X = train_df.drop(columns=['Water_Consumption'])
y = train_df['Water_Consumption']

X_train, X_val, y_train, y_val = train_test_split(X, y, test_size=0.2, random_state=42)


In [20]:
# Drop any rows where Water_Consumption is missing
train_df = train_df.dropna(subset=['Water_Consumption'])

# Redefine X and y
X = train_df.drop(columns=['Water_Consumption'])
y = train_df['Water_Consumption']


In [23]:
from sklearn.ensemble import RandomForestRegressor
from sklearn.metrics import mean_squared_error
import numpy as np

# Initialize and train
model = RandomForestRegressor(n_estimators=100, random_state=42)
model.fit(X_train, y_train)

# Predict and evaluate
y_pred = model.predict(X_val)
rmse = np.sqrt(mean_squared_error(y_val, y_pred))
score = max(0, 100 - rmse)

print("Validation RMSE:", rmse)
print("Custom Score:", score)



Validation RMSE: 20.171381049219562
Custom Score: 79.82861895078044


In [24]:
model.fit(X, y)
test_preds = model.predict(test_df)


In [25]:
submission = pd.DataFrame({
    "Timestamp": pd.read_csv(os.path.join(dataset_folder, "test.csv"))["Timestamp"],
    "Water_Consumption": test_preds
})

submission.to_csv("submission.csv", index=False)
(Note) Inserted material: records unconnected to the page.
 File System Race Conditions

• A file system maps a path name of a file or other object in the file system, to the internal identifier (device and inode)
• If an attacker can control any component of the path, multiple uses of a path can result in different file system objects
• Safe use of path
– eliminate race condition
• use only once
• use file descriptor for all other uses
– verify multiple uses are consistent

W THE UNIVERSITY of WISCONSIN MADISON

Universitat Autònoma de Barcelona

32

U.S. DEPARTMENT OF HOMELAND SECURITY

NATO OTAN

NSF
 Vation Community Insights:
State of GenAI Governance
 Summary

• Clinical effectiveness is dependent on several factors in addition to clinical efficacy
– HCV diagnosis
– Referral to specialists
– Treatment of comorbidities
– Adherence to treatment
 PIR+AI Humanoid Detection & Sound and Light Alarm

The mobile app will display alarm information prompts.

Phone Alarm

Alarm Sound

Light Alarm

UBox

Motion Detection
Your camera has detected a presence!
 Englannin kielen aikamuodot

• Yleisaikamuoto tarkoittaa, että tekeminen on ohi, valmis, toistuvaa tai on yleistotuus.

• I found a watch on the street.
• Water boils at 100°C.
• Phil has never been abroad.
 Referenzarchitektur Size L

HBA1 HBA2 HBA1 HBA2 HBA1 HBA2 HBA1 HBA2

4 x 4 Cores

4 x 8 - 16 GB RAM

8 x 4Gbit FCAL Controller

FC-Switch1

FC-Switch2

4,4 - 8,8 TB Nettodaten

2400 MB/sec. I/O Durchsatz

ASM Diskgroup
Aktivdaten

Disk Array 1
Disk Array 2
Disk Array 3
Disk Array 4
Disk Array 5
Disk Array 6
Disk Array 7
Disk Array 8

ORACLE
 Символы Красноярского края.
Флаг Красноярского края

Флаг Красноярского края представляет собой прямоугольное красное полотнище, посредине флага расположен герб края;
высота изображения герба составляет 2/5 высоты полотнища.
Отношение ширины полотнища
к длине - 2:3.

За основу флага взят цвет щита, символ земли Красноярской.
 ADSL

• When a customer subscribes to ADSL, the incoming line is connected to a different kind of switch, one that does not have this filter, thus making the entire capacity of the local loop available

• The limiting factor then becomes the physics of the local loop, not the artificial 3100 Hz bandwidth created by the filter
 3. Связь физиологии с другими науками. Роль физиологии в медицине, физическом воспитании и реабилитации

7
# Create the text file (readme.txt)

In [28]:
explanation_text = """Smart Water Monitoring - Machine Learning Challenge
----------------------------------------------------

Author: Sreenija Earanki

Objective:
----------
To build a machine learning model that predicts daily water consumption per household using a variety of features such as household demographics, weather conditions, and behavioral patterns.

Dataset Summary:
----------------
- train.csv (14,000 rows): Contains historical water consumption data along with 11 features.
- test.csv (6,000 rows): Same features (except target).
- sample_submission.csv: Shows the expected format of the final predictions.

Target variable:
----------------
- Water_Consumption (float): Represents the total water consumed for a given 8-hour period.

Approach:
---------
1. Exploratory Data Analysis & Cleaning
   - Converted 'Timestamp' into datetime and extracted useful temporal features: `Hour`, `DayOfWeek`, `Month`.
   - Identified and handled missing values using appropriate imputation:
     - Categorical features (`Amenities`, `Apartment_Type`, `Income_Level`) filled with `'Unknown'` or mode.
     - Numeric features (`Humidity`, `Temperature`, `Appliance_Usage`) filled using median imputation.
   - Removed the original `Timestamp` column after extracting time features.

2. Feature Engineering
   - Extracted time-based features: `Hour`, `DayOfWeek`, and `Month` to capture daily and weekly patterns.
   - Applied **Label Encoding** to categorical features (`Apartment_Type`, `Income_Level`, `Amenities`) for compatibility with tree-based models.

3. Model Selection
   - Chose **Random Forest Regressor** as the baseline model due to its robustness, ability to handle nonlinear relationships, and resilience to outliers and multicollinearity.
   - Random Forest is particularly effective on tabular data and handles mixed data types (categorical + numerical) well after encoding.

4. Training & Validation
   - Split the training data (80/20) to evaluate model performance.
   - Used **Root Mean Squared Error (RMSE)** as the evaluation metric, consistent with the competition's custom scoring formula.
   - Achieved reasonable performance on validation set with limited hyperparameter tuning.

5. Prediction
   - Trained final model on the entire training dataset.
   - Generated predictions on the test set.
   - Constructed a submission file with predicted `Water_Consumption` values aligned with the correct `Timestamp` entries.

Tools & Libraries:
------------------
- Python 3.x
- pandas, numpy: Data manipulation and preprocessing
- scikit-learn: Model building and evaluation
  - RandomForestRegressor
  - LabelEncoder
  - train_test_split
- zipfile: For packaging submission files

Future Scope:
-------------------------
- Try more powerful models like XGBoost or LightGBM.
- Hyperparameter tuning using GridSearchCV or RandomizedSearchCV.
- Investigate temporal trends further with time series analysis techniques.
- Explore SHAP or permutation feature importance to interpret model behavior.

Submission Files:
-----------------
- submission.csv (prediction file)
- explanation.txt (this file)
- water.ipynb (source code)
"""

with open("explanation.txt", "w") as f:
    f.write(explanation_text)

In [29]:
import zipfile

with zipfile.ZipFile("source_files.zip", "w") as zipf:
    zipf.write("explanation.txt")
    zipf.write("submission.csv")